WRITER: Vladimir Avina, 575-646-7234, email@example.com
CONTACT: Antonio Garcia, 575-646-2912, firstname.lastname@example.org
As a land-grant institution, as well as a Hispanic-Serving Institution, New Mexico State University’s principal goals are to enhance student success and social mobility. A recently awarded $2.1 million National Science Foundation grant to the College of Engineering is directly aimed at achieving that, helping first-generation, low-income students succeed in engineering.
“While the student-centric culture in the College of Engineering is as old as the college itself, thanks to some legendary leaders in our past, we continue to focus our efforts to better serve students today and help them succeed not only as students but as professionals and leaders in engineering,” said College of Engineering Dean Lakshmi N. Reddi.
Led by Antonio “Tony” Garcia, associate dean of academics for the College of Engineering, the five-year program will involve an innovative cross-sector collaboration among NMSU faculty members, representatives from national laboratories and local industry. The framework will involve the addition of teaching techniques geared specifically toward adult learning to traditional college teaching methods.
A letter from NMSU President John Floros written in June 2019, stated that first-generation college students (those whose parents have not graduated from college) comprise nearly 50 percent of NMSU’s student body.
“Some of these students face a few challenges, but they can bring to the table quite a few contributions and that’s the exciting part about this,” Garcia said. “When you come from a background that’s different, there’s also an opportunity that you can see things and you can start to do things that contribute in ways that we couldn’t predict.
“This idea of adult learning is so students start realizing that there are huge numbers of resources that they can access,” Garcia said. “The College of Engineering already has several well-established programs that will serve as the foundation of this study. Giving students tools so that when the day comes where they can’t find a peer to help with an engineering class, they have the knowledge of where to find the answer or what other resources are available to them.”
A primary resource is the Eloy Torrez Family Engineering Learning Communities. The nearly 8,000 square-foot suite has study rooms, computer stations, a conference room and lounge-style areas for students. A cadre of peer learning facilitators tutor their fellow students in this facility. The facility recently added a computer lab, created more flexible hours and now has online tutoring.
“We want it to be a whole learning community. We want students, faculty and industry to really come together and that’s why the Eloy Torrez Family Learning Communities plays a central role in this grant,” Garcia said.
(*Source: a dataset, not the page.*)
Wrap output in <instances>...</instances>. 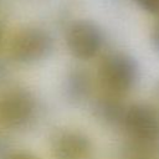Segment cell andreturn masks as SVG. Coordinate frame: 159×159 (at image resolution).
<instances>
[{"instance_id": "cell-1", "label": "cell", "mask_w": 159, "mask_h": 159, "mask_svg": "<svg viewBox=\"0 0 159 159\" xmlns=\"http://www.w3.org/2000/svg\"><path fill=\"white\" fill-rule=\"evenodd\" d=\"M140 68L132 55L123 51L107 53L99 62L97 80L106 93L123 97L129 93L139 81Z\"/></svg>"}, {"instance_id": "cell-2", "label": "cell", "mask_w": 159, "mask_h": 159, "mask_svg": "<svg viewBox=\"0 0 159 159\" xmlns=\"http://www.w3.org/2000/svg\"><path fill=\"white\" fill-rule=\"evenodd\" d=\"M55 40L50 31L40 26H26L16 31L9 43L10 57L22 65H34L51 56Z\"/></svg>"}, {"instance_id": "cell-3", "label": "cell", "mask_w": 159, "mask_h": 159, "mask_svg": "<svg viewBox=\"0 0 159 159\" xmlns=\"http://www.w3.org/2000/svg\"><path fill=\"white\" fill-rule=\"evenodd\" d=\"M39 103L25 87H12L0 96V124L9 129L29 127L36 118Z\"/></svg>"}, {"instance_id": "cell-4", "label": "cell", "mask_w": 159, "mask_h": 159, "mask_svg": "<svg viewBox=\"0 0 159 159\" xmlns=\"http://www.w3.org/2000/svg\"><path fill=\"white\" fill-rule=\"evenodd\" d=\"M65 42L75 58L88 61L102 51L104 32L101 25L92 19H75L66 27Z\"/></svg>"}, {"instance_id": "cell-5", "label": "cell", "mask_w": 159, "mask_h": 159, "mask_svg": "<svg viewBox=\"0 0 159 159\" xmlns=\"http://www.w3.org/2000/svg\"><path fill=\"white\" fill-rule=\"evenodd\" d=\"M122 129L137 144L155 145L159 142V107L145 102L128 104Z\"/></svg>"}, {"instance_id": "cell-6", "label": "cell", "mask_w": 159, "mask_h": 159, "mask_svg": "<svg viewBox=\"0 0 159 159\" xmlns=\"http://www.w3.org/2000/svg\"><path fill=\"white\" fill-rule=\"evenodd\" d=\"M93 150L91 138L78 129L62 128L51 137L53 159H92Z\"/></svg>"}, {"instance_id": "cell-7", "label": "cell", "mask_w": 159, "mask_h": 159, "mask_svg": "<svg viewBox=\"0 0 159 159\" xmlns=\"http://www.w3.org/2000/svg\"><path fill=\"white\" fill-rule=\"evenodd\" d=\"M93 91V77L88 68L73 66L67 70L63 80L65 98L72 104L86 102Z\"/></svg>"}, {"instance_id": "cell-8", "label": "cell", "mask_w": 159, "mask_h": 159, "mask_svg": "<svg viewBox=\"0 0 159 159\" xmlns=\"http://www.w3.org/2000/svg\"><path fill=\"white\" fill-rule=\"evenodd\" d=\"M122 98L123 97L106 92L97 96L92 102L93 117L104 125L122 128L124 114L128 107V104H125Z\"/></svg>"}, {"instance_id": "cell-9", "label": "cell", "mask_w": 159, "mask_h": 159, "mask_svg": "<svg viewBox=\"0 0 159 159\" xmlns=\"http://www.w3.org/2000/svg\"><path fill=\"white\" fill-rule=\"evenodd\" d=\"M142 11L159 17V0H130Z\"/></svg>"}, {"instance_id": "cell-10", "label": "cell", "mask_w": 159, "mask_h": 159, "mask_svg": "<svg viewBox=\"0 0 159 159\" xmlns=\"http://www.w3.org/2000/svg\"><path fill=\"white\" fill-rule=\"evenodd\" d=\"M150 42L153 46V50L159 55V17L157 20V22L154 24L152 32H150Z\"/></svg>"}, {"instance_id": "cell-11", "label": "cell", "mask_w": 159, "mask_h": 159, "mask_svg": "<svg viewBox=\"0 0 159 159\" xmlns=\"http://www.w3.org/2000/svg\"><path fill=\"white\" fill-rule=\"evenodd\" d=\"M12 153L10 152V143L9 140L0 135V159H7Z\"/></svg>"}, {"instance_id": "cell-12", "label": "cell", "mask_w": 159, "mask_h": 159, "mask_svg": "<svg viewBox=\"0 0 159 159\" xmlns=\"http://www.w3.org/2000/svg\"><path fill=\"white\" fill-rule=\"evenodd\" d=\"M7 159H40V158L27 152H16V153H12Z\"/></svg>"}, {"instance_id": "cell-13", "label": "cell", "mask_w": 159, "mask_h": 159, "mask_svg": "<svg viewBox=\"0 0 159 159\" xmlns=\"http://www.w3.org/2000/svg\"><path fill=\"white\" fill-rule=\"evenodd\" d=\"M9 76V67L6 65V62H4L0 58V83H2Z\"/></svg>"}, {"instance_id": "cell-14", "label": "cell", "mask_w": 159, "mask_h": 159, "mask_svg": "<svg viewBox=\"0 0 159 159\" xmlns=\"http://www.w3.org/2000/svg\"><path fill=\"white\" fill-rule=\"evenodd\" d=\"M155 94H157V97L159 98V81L157 82V86H155Z\"/></svg>"}, {"instance_id": "cell-15", "label": "cell", "mask_w": 159, "mask_h": 159, "mask_svg": "<svg viewBox=\"0 0 159 159\" xmlns=\"http://www.w3.org/2000/svg\"><path fill=\"white\" fill-rule=\"evenodd\" d=\"M1 41H2V26L0 22V45H1Z\"/></svg>"}]
</instances>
“We’ll have more success if we teach the students how to fish. If we teach them how they can form groups and about all the online resources they can use, they’ll be able to create their own groups to learn from each other,” Garcia said. “I think that’s the goal in the learning communities. Many, many studies have shown that to be the main thing that will keep engineering students moving forward in their careers.”
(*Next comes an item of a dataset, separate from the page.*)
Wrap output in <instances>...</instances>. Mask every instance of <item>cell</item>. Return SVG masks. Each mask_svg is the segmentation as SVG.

Engineering employers participate in various activities with the learning communities. Through this partnership with industry, certifications will be developed that will foster a perspective that students are achieving important milestones each year of their higher education. It is hoped that this will give them a sense of confidence and enhance their identity as engineers.
The college has a long-standing partnership with NMSU’s Arrowhead Center that fosters entrepreneurial efforts of students and faculty. Industrial engineering Professor Edward Pines serves as a liaison to Arrowhead through which several engineering students have achieved success through startup businesses.
“NMSU engineering also has a distinction of being well-known for projects that are about students learning,” Garcia said. “Our faculty are extremely active in one-on-one mentoring with students as well as mentoring them in their engineering clubs, so that is a really important building block to this.”
A team of faculty and staff members comprises executive, research and student success teams as well as a steering committee for the execution of this study.
The executive team is responsible for project launch, coordination, evaluation and institutionalization. The team includes Patricia Sullivan, associate dean of outreach and recruitment; Steve Stochaj, interim department head of electrical and computer engineering; and Wendy Chi, external evaluator for the project from the University of Colorado at Boulder.
The research team will conduct and analyze the research results. Chaired by Sandra Way, associate professor of sociology, the team includes Catherine Brewer, associate professor of chemical engineering; a graduate research assistant; a post-doctoral student during years two and three; and Tony McClary, program manager of the Eloy Torrez Family Engineering Learning Communities.
“I think the end goal is that employers will recognize that our students now have more professional skills as the result of little by little over four years being given an opportunity to grow and understand what engineering is about,” Garcia said.